NASA’s Hubble Space Telescope was able to capture the formation of a zombie star which was born after a weak supernova explosion. Scientists supposed that the star was a remnant of the explosion.
A supernova is a stellar explosion that can radiate too much energy similar to the Sun, which last for its life span before fading. Although there is no observed supernova that occurred in the Milky Way Galaxy, scientists believed that one occurs three times every century.
"Astronomers have been searching for decades for the star systems that produce Type Ia supernova explosions," scientist Saurabh Jha of Rutgers University in Piscataway, New Jersey said in a NASA news release. "Type Ia's are important because they're used to measure vast cosmic distances and the expansion of the universe."
The discovery of the zombie star came while the researchers were reviewing the images taken by the Hubble Telescope before the explosion. The weak supernova was dubbed SN 2012Z and is situated at galaxy NGC 1309. This galaxy is approximately 110 million light-years away.
"I was very surprised to see anything at the location of the supernova. We expected the progenitor system would be too faint to see, like in previous searches for normal Type Ia supernova progenitors.

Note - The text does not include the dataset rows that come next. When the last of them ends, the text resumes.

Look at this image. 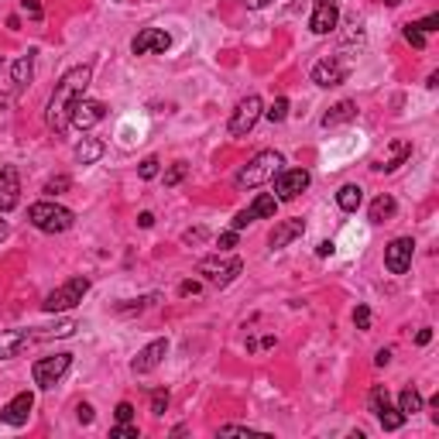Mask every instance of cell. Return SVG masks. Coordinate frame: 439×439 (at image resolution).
I'll return each instance as SVG.
<instances>
[{
  "instance_id": "cell-1",
  "label": "cell",
  "mask_w": 439,
  "mask_h": 439,
  "mask_svg": "<svg viewBox=\"0 0 439 439\" xmlns=\"http://www.w3.org/2000/svg\"><path fill=\"white\" fill-rule=\"evenodd\" d=\"M90 79H93V65H76V69H69V73L62 76V83H55V93H52L48 110H45V120H48V127H52L55 134H62L65 127H69L73 107L83 100Z\"/></svg>"
},
{
  "instance_id": "cell-2",
  "label": "cell",
  "mask_w": 439,
  "mask_h": 439,
  "mask_svg": "<svg viewBox=\"0 0 439 439\" xmlns=\"http://www.w3.org/2000/svg\"><path fill=\"white\" fill-rule=\"evenodd\" d=\"M282 165H285V158L278 152H261L254 154L248 165L237 172V189H258V186H265V182H271L275 175L282 172Z\"/></svg>"
},
{
  "instance_id": "cell-3",
  "label": "cell",
  "mask_w": 439,
  "mask_h": 439,
  "mask_svg": "<svg viewBox=\"0 0 439 439\" xmlns=\"http://www.w3.org/2000/svg\"><path fill=\"white\" fill-rule=\"evenodd\" d=\"M28 220H31V227H38L41 233H65V230L76 223V213L52 203V199H45V203L28 206Z\"/></svg>"
},
{
  "instance_id": "cell-4",
  "label": "cell",
  "mask_w": 439,
  "mask_h": 439,
  "mask_svg": "<svg viewBox=\"0 0 439 439\" xmlns=\"http://www.w3.org/2000/svg\"><path fill=\"white\" fill-rule=\"evenodd\" d=\"M86 292H90V278H69L62 288L45 295L41 309H45V312H69V309H76L79 302H83Z\"/></svg>"
},
{
  "instance_id": "cell-5",
  "label": "cell",
  "mask_w": 439,
  "mask_h": 439,
  "mask_svg": "<svg viewBox=\"0 0 439 439\" xmlns=\"http://www.w3.org/2000/svg\"><path fill=\"white\" fill-rule=\"evenodd\" d=\"M196 271H199L206 282L223 288L244 271V261H240V258H203V261L196 265Z\"/></svg>"
},
{
  "instance_id": "cell-6",
  "label": "cell",
  "mask_w": 439,
  "mask_h": 439,
  "mask_svg": "<svg viewBox=\"0 0 439 439\" xmlns=\"http://www.w3.org/2000/svg\"><path fill=\"white\" fill-rule=\"evenodd\" d=\"M73 367V354H52V357H41L31 367V378L38 388H55L62 381V374Z\"/></svg>"
},
{
  "instance_id": "cell-7",
  "label": "cell",
  "mask_w": 439,
  "mask_h": 439,
  "mask_svg": "<svg viewBox=\"0 0 439 439\" xmlns=\"http://www.w3.org/2000/svg\"><path fill=\"white\" fill-rule=\"evenodd\" d=\"M261 114H265V103H261V96H244L240 103H237V110H233V117H230V134L233 137H244V134L254 131V124L261 120Z\"/></svg>"
},
{
  "instance_id": "cell-8",
  "label": "cell",
  "mask_w": 439,
  "mask_h": 439,
  "mask_svg": "<svg viewBox=\"0 0 439 439\" xmlns=\"http://www.w3.org/2000/svg\"><path fill=\"white\" fill-rule=\"evenodd\" d=\"M371 412L378 416V422H381L384 433H395V429H401V425H405V416H401L398 408L391 405V398H388V388H384V384H374V388H371Z\"/></svg>"
},
{
  "instance_id": "cell-9",
  "label": "cell",
  "mask_w": 439,
  "mask_h": 439,
  "mask_svg": "<svg viewBox=\"0 0 439 439\" xmlns=\"http://www.w3.org/2000/svg\"><path fill=\"white\" fill-rule=\"evenodd\" d=\"M412 254H416V240L412 237H395L388 248H384V268L391 275H405L412 268Z\"/></svg>"
},
{
  "instance_id": "cell-10",
  "label": "cell",
  "mask_w": 439,
  "mask_h": 439,
  "mask_svg": "<svg viewBox=\"0 0 439 439\" xmlns=\"http://www.w3.org/2000/svg\"><path fill=\"white\" fill-rule=\"evenodd\" d=\"M31 408H35V395L31 391H18L14 398L0 408V422L11 425V429H21V425H28V419H31Z\"/></svg>"
},
{
  "instance_id": "cell-11",
  "label": "cell",
  "mask_w": 439,
  "mask_h": 439,
  "mask_svg": "<svg viewBox=\"0 0 439 439\" xmlns=\"http://www.w3.org/2000/svg\"><path fill=\"white\" fill-rule=\"evenodd\" d=\"M347 76H350V62H344L340 55H329L312 65V83L316 86H340V83H347Z\"/></svg>"
},
{
  "instance_id": "cell-12",
  "label": "cell",
  "mask_w": 439,
  "mask_h": 439,
  "mask_svg": "<svg viewBox=\"0 0 439 439\" xmlns=\"http://www.w3.org/2000/svg\"><path fill=\"white\" fill-rule=\"evenodd\" d=\"M275 182V192H278V199H295L299 192L309 189V182H312V175L306 172V169H282V172L271 179Z\"/></svg>"
},
{
  "instance_id": "cell-13",
  "label": "cell",
  "mask_w": 439,
  "mask_h": 439,
  "mask_svg": "<svg viewBox=\"0 0 439 439\" xmlns=\"http://www.w3.org/2000/svg\"><path fill=\"white\" fill-rule=\"evenodd\" d=\"M172 48V35L162 28H141L131 41L134 55H152V52H169Z\"/></svg>"
},
{
  "instance_id": "cell-14",
  "label": "cell",
  "mask_w": 439,
  "mask_h": 439,
  "mask_svg": "<svg viewBox=\"0 0 439 439\" xmlns=\"http://www.w3.org/2000/svg\"><path fill=\"white\" fill-rule=\"evenodd\" d=\"M165 354H169V340H152L148 347L137 350V357L131 361V371L134 374H152L154 367L165 361Z\"/></svg>"
},
{
  "instance_id": "cell-15",
  "label": "cell",
  "mask_w": 439,
  "mask_h": 439,
  "mask_svg": "<svg viewBox=\"0 0 439 439\" xmlns=\"http://www.w3.org/2000/svg\"><path fill=\"white\" fill-rule=\"evenodd\" d=\"M103 117H107V107H103L100 100H79L76 107H73L69 124H73V127H79V131H90V127H96Z\"/></svg>"
},
{
  "instance_id": "cell-16",
  "label": "cell",
  "mask_w": 439,
  "mask_h": 439,
  "mask_svg": "<svg viewBox=\"0 0 439 439\" xmlns=\"http://www.w3.org/2000/svg\"><path fill=\"white\" fill-rule=\"evenodd\" d=\"M21 203V175L14 165L0 169V213H11Z\"/></svg>"
},
{
  "instance_id": "cell-17",
  "label": "cell",
  "mask_w": 439,
  "mask_h": 439,
  "mask_svg": "<svg viewBox=\"0 0 439 439\" xmlns=\"http://www.w3.org/2000/svg\"><path fill=\"white\" fill-rule=\"evenodd\" d=\"M337 21H340L337 0H316V11H312V18H309L312 35H329V31L337 28Z\"/></svg>"
},
{
  "instance_id": "cell-18",
  "label": "cell",
  "mask_w": 439,
  "mask_h": 439,
  "mask_svg": "<svg viewBox=\"0 0 439 439\" xmlns=\"http://www.w3.org/2000/svg\"><path fill=\"white\" fill-rule=\"evenodd\" d=\"M302 233H306V220H302V216L278 220L275 230H271V237H268V244H271V250H282V248H288L295 237H302Z\"/></svg>"
},
{
  "instance_id": "cell-19",
  "label": "cell",
  "mask_w": 439,
  "mask_h": 439,
  "mask_svg": "<svg viewBox=\"0 0 439 439\" xmlns=\"http://www.w3.org/2000/svg\"><path fill=\"white\" fill-rule=\"evenodd\" d=\"M28 344H31V333H28V329H4V333H0V361L18 357Z\"/></svg>"
},
{
  "instance_id": "cell-20",
  "label": "cell",
  "mask_w": 439,
  "mask_h": 439,
  "mask_svg": "<svg viewBox=\"0 0 439 439\" xmlns=\"http://www.w3.org/2000/svg\"><path fill=\"white\" fill-rule=\"evenodd\" d=\"M412 154V141H391V154H384L374 162V172H395L398 165H405V158Z\"/></svg>"
},
{
  "instance_id": "cell-21",
  "label": "cell",
  "mask_w": 439,
  "mask_h": 439,
  "mask_svg": "<svg viewBox=\"0 0 439 439\" xmlns=\"http://www.w3.org/2000/svg\"><path fill=\"white\" fill-rule=\"evenodd\" d=\"M357 117V103L354 100H340L337 107H329L323 114V127H337V124H350Z\"/></svg>"
},
{
  "instance_id": "cell-22",
  "label": "cell",
  "mask_w": 439,
  "mask_h": 439,
  "mask_svg": "<svg viewBox=\"0 0 439 439\" xmlns=\"http://www.w3.org/2000/svg\"><path fill=\"white\" fill-rule=\"evenodd\" d=\"M364 203V189L357 186V182H347V186H340V192H337V206L344 213H357Z\"/></svg>"
},
{
  "instance_id": "cell-23",
  "label": "cell",
  "mask_w": 439,
  "mask_h": 439,
  "mask_svg": "<svg viewBox=\"0 0 439 439\" xmlns=\"http://www.w3.org/2000/svg\"><path fill=\"white\" fill-rule=\"evenodd\" d=\"M103 141H96V137H83L76 144V162L79 165H93V162H100L103 158Z\"/></svg>"
},
{
  "instance_id": "cell-24",
  "label": "cell",
  "mask_w": 439,
  "mask_h": 439,
  "mask_svg": "<svg viewBox=\"0 0 439 439\" xmlns=\"http://www.w3.org/2000/svg\"><path fill=\"white\" fill-rule=\"evenodd\" d=\"M395 210H398V203H395V196H388V192H381L374 203H371V223H384V220H391L395 216Z\"/></svg>"
},
{
  "instance_id": "cell-25",
  "label": "cell",
  "mask_w": 439,
  "mask_h": 439,
  "mask_svg": "<svg viewBox=\"0 0 439 439\" xmlns=\"http://www.w3.org/2000/svg\"><path fill=\"white\" fill-rule=\"evenodd\" d=\"M76 329H79L76 319H62V323H55V326L35 329V333H31V340H62V337H73Z\"/></svg>"
},
{
  "instance_id": "cell-26",
  "label": "cell",
  "mask_w": 439,
  "mask_h": 439,
  "mask_svg": "<svg viewBox=\"0 0 439 439\" xmlns=\"http://www.w3.org/2000/svg\"><path fill=\"white\" fill-rule=\"evenodd\" d=\"M248 210L254 213V220H275V213H278V199H275V196H268V192H261V196L250 203Z\"/></svg>"
},
{
  "instance_id": "cell-27",
  "label": "cell",
  "mask_w": 439,
  "mask_h": 439,
  "mask_svg": "<svg viewBox=\"0 0 439 439\" xmlns=\"http://www.w3.org/2000/svg\"><path fill=\"white\" fill-rule=\"evenodd\" d=\"M398 412L408 419V416H416V412H422V395L408 384V388H401V395H398Z\"/></svg>"
},
{
  "instance_id": "cell-28",
  "label": "cell",
  "mask_w": 439,
  "mask_h": 439,
  "mask_svg": "<svg viewBox=\"0 0 439 439\" xmlns=\"http://www.w3.org/2000/svg\"><path fill=\"white\" fill-rule=\"evenodd\" d=\"M31 76H35V58L31 55H21L18 62H14V69H11V79H14V86H28L31 83Z\"/></svg>"
},
{
  "instance_id": "cell-29",
  "label": "cell",
  "mask_w": 439,
  "mask_h": 439,
  "mask_svg": "<svg viewBox=\"0 0 439 439\" xmlns=\"http://www.w3.org/2000/svg\"><path fill=\"white\" fill-rule=\"evenodd\" d=\"M265 114H268V120H271V124H282V120L288 117V100H285V96H278V100L271 103V110H265Z\"/></svg>"
},
{
  "instance_id": "cell-30",
  "label": "cell",
  "mask_w": 439,
  "mask_h": 439,
  "mask_svg": "<svg viewBox=\"0 0 439 439\" xmlns=\"http://www.w3.org/2000/svg\"><path fill=\"white\" fill-rule=\"evenodd\" d=\"M186 175H189V165H186V162H175L172 169L165 172V186H179Z\"/></svg>"
},
{
  "instance_id": "cell-31",
  "label": "cell",
  "mask_w": 439,
  "mask_h": 439,
  "mask_svg": "<svg viewBox=\"0 0 439 439\" xmlns=\"http://www.w3.org/2000/svg\"><path fill=\"white\" fill-rule=\"evenodd\" d=\"M69 186H73V179H69V175H55V179H48V182H45V192H48V196H58V192H65Z\"/></svg>"
},
{
  "instance_id": "cell-32",
  "label": "cell",
  "mask_w": 439,
  "mask_h": 439,
  "mask_svg": "<svg viewBox=\"0 0 439 439\" xmlns=\"http://www.w3.org/2000/svg\"><path fill=\"white\" fill-rule=\"evenodd\" d=\"M405 41L416 48H425V31H419V24H405Z\"/></svg>"
},
{
  "instance_id": "cell-33",
  "label": "cell",
  "mask_w": 439,
  "mask_h": 439,
  "mask_svg": "<svg viewBox=\"0 0 439 439\" xmlns=\"http://www.w3.org/2000/svg\"><path fill=\"white\" fill-rule=\"evenodd\" d=\"M110 436H117V439H137L141 433H137V425H131V422H117L114 429H110Z\"/></svg>"
},
{
  "instance_id": "cell-34",
  "label": "cell",
  "mask_w": 439,
  "mask_h": 439,
  "mask_svg": "<svg viewBox=\"0 0 439 439\" xmlns=\"http://www.w3.org/2000/svg\"><path fill=\"white\" fill-rule=\"evenodd\" d=\"M250 223H254V213H250V210H240L237 216H233V220H230V230H237V233H240V230L250 227Z\"/></svg>"
},
{
  "instance_id": "cell-35",
  "label": "cell",
  "mask_w": 439,
  "mask_h": 439,
  "mask_svg": "<svg viewBox=\"0 0 439 439\" xmlns=\"http://www.w3.org/2000/svg\"><path fill=\"white\" fill-rule=\"evenodd\" d=\"M137 175H141V179H154V175H158V158H154V154H148V158L141 162Z\"/></svg>"
},
{
  "instance_id": "cell-36",
  "label": "cell",
  "mask_w": 439,
  "mask_h": 439,
  "mask_svg": "<svg viewBox=\"0 0 439 439\" xmlns=\"http://www.w3.org/2000/svg\"><path fill=\"white\" fill-rule=\"evenodd\" d=\"M165 408H169V391H154L152 395V412L154 416H165Z\"/></svg>"
},
{
  "instance_id": "cell-37",
  "label": "cell",
  "mask_w": 439,
  "mask_h": 439,
  "mask_svg": "<svg viewBox=\"0 0 439 439\" xmlns=\"http://www.w3.org/2000/svg\"><path fill=\"white\" fill-rule=\"evenodd\" d=\"M206 237H210V230H206V227H196V230H186V233H182V240H186V244H203Z\"/></svg>"
},
{
  "instance_id": "cell-38",
  "label": "cell",
  "mask_w": 439,
  "mask_h": 439,
  "mask_svg": "<svg viewBox=\"0 0 439 439\" xmlns=\"http://www.w3.org/2000/svg\"><path fill=\"white\" fill-rule=\"evenodd\" d=\"M354 323H357V329H371V309L367 306L354 309Z\"/></svg>"
},
{
  "instance_id": "cell-39",
  "label": "cell",
  "mask_w": 439,
  "mask_h": 439,
  "mask_svg": "<svg viewBox=\"0 0 439 439\" xmlns=\"http://www.w3.org/2000/svg\"><path fill=\"white\" fill-rule=\"evenodd\" d=\"M250 433H258V429H250V425H220V436H250Z\"/></svg>"
},
{
  "instance_id": "cell-40",
  "label": "cell",
  "mask_w": 439,
  "mask_h": 439,
  "mask_svg": "<svg viewBox=\"0 0 439 439\" xmlns=\"http://www.w3.org/2000/svg\"><path fill=\"white\" fill-rule=\"evenodd\" d=\"M134 419V405L131 401H120L117 405V422H131Z\"/></svg>"
},
{
  "instance_id": "cell-41",
  "label": "cell",
  "mask_w": 439,
  "mask_h": 439,
  "mask_svg": "<svg viewBox=\"0 0 439 439\" xmlns=\"http://www.w3.org/2000/svg\"><path fill=\"white\" fill-rule=\"evenodd\" d=\"M76 419L83 422V425H90V422H93V405H86V401H83V405L76 408Z\"/></svg>"
},
{
  "instance_id": "cell-42",
  "label": "cell",
  "mask_w": 439,
  "mask_h": 439,
  "mask_svg": "<svg viewBox=\"0 0 439 439\" xmlns=\"http://www.w3.org/2000/svg\"><path fill=\"white\" fill-rule=\"evenodd\" d=\"M233 248H237V230H227L220 237V250H233Z\"/></svg>"
},
{
  "instance_id": "cell-43",
  "label": "cell",
  "mask_w": 439,
  "mask_h": 439,
  "mask_svg": "<svg viewBox=\"0 0 439 439\" xmlns=\"http://www.w3.org/2000/svg\"><path fill=\"white\" fill-rule=\"evenodd\" d=\"M21 7H24V11H28L35 21H41V4H38V0H21Z\"/></svg>"
},
{
  "instance_id": "cell-44",
  "label": "cell",
  "mask_w": 439,
  "mask_h": 439,
  "mask_svg": "<svg viewBox=\"0 0 439 439\" xmlns=\"http://www.w3.org/2000/svg\"><path fill=\"white\" fill-rule=\"evenodd\" d=\"M439 28V14H429L425 21H419V31H436Z\"/></svg>"
},
{
  "instance_id": "cell-45",
  "label": "cell",
  "mask_w": 439,
  "mask_h": 439,
  "mask_svg": "<svg viewBox=\"0 0 439 439\" xmlns=\"http://www.w3.org/2000/svg\"><path fill=\"white\" fill-rule=\"evenodd\" d=\"M179 295H199V282H182V285H179Z\"/></svg>"
},
{
  "instance_id": "cell-46",
  "label": "cell",
  "mask_w": 439,
  "mask_h": 439,
  "mask_svg": "<svg viewBox=\"0 0 439 439\" xmlns=\"http://www.w3.org/2000/svg\"><path fill=\"white\" fill-rule=\"evenodd\" d=\"M374 364H378V367H388V364H391V350H388V347H384V350H378Z\"/></svg>"
},
{
  "instance_id": "cell-47",
  "label": "cell",
  "mask_w": 439,
  "mask_h": 439,
  "mask_svg": "<svg viewBox=\"0 0 439 439\" xmlns=\"http://www.w3.org/2000/svg\"><path fill=\"white\" fill-rule=\"evenodd\" d=\"M333 248H337L333 240H323V244L316 248V254H319V258H329V254H333Z\"/></svg>"
},
{
  "instance_id": "cell-48",
  "label": "cell",
  "mask_w": 439,
  "mask_h": 439,
  "mask_svg": "<svg viewBox=\"0 0 439 439\" xmlns=\"http://www.w3.org/2000/svg\"><path fill=\"white\" fill-rule=\"evenodd\" d=\"M429 340H433V329H419V333H416V344L419 347H425Z\"/></svg>"
},
{
  "instance_id": "cell-49",
  "label": "cell",
  "mask_w": 439,
  "mask_h": 439,
  "mask_svg": "<svg viewBox=\"0 0 439 439\" xmlns=\"http://www.w3.org/2000/svg\"><path fill=\"white\" fill-rule=\"evenodd\" d=\"M240 4H244V7H250V11H261V7H268L271 0H240Z\"/></svg>"
},
{
  "instance_id": "cell-50",
  "label": "cell",
  "mask_w": 439,
  "mask_h": 439,
  "mask_svg": "<svg viewBox=\"0 0 439 439\" xmlns=\"http://www.w3.org/2000/svg\"><path fill=\"white\" fill-rule=\"evenodd\" d=\"M137 223H141V227L148 230V227H152V223H154V216H152V213H141V216H137Z\"/></svg>"
},
{
  "instance_id": "cell-51",
  "label": "cell",
  "mask_w": 439,
  "mask_h": 439,
  "mask_svg": "<svg viewBox=\"0 0 439 439\" xmlns=\"http://www.w3.org/2000/svg\"><path fill=\"white\" fill-rule=\"evenodd\" d=\"M7 237V220H0V240Z\"/></svg>"
},
{
  "instance_id": "cell-52",
  "label": "cell",
  "mask_w": 439,
  "mask_h": 439,
  "mask_svg": "<svg viewBox=\"0 0 439 439\" xmlns=\"http://www.w3.org/2000/svg\"><path fill=\"white\" fill-rule=\"evenodd\" d=\"M398 4H401V0H388V7H398Z\"/></svg>"
},
{
  "instance_id": "cell-53",
  "label": "cell",
  "mask_w": 439,
  "mask_h": 439,
  "mask_svg": "<svg viewBox=\"0 0 439 439\" xmlns=\"http://www.w3.org/2000/svg\"><path fill=\"white\" fill-rule=\"evenodd\" d=\"M0 69H4V58H0Z\"/></svg>"
}]
</instances>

It is exciting when nature surprises us," said Curtis McCully, a graduate student at Rutgers and lead author of the study.
The team studied the object's colors and juxtaposed it with other Type Iax progenitor systems. They found out that the weak supernova which produced the zombie star has exhausted its hydrogen envelope.
The research team plans to use the Hubble Space Telescope again to take images of the same area in 2015. This will allow the team to gather clearer images because the light of the supernova will have already dimmed by then.
Further details of the study were published in the Aug. 7 issue of Nature.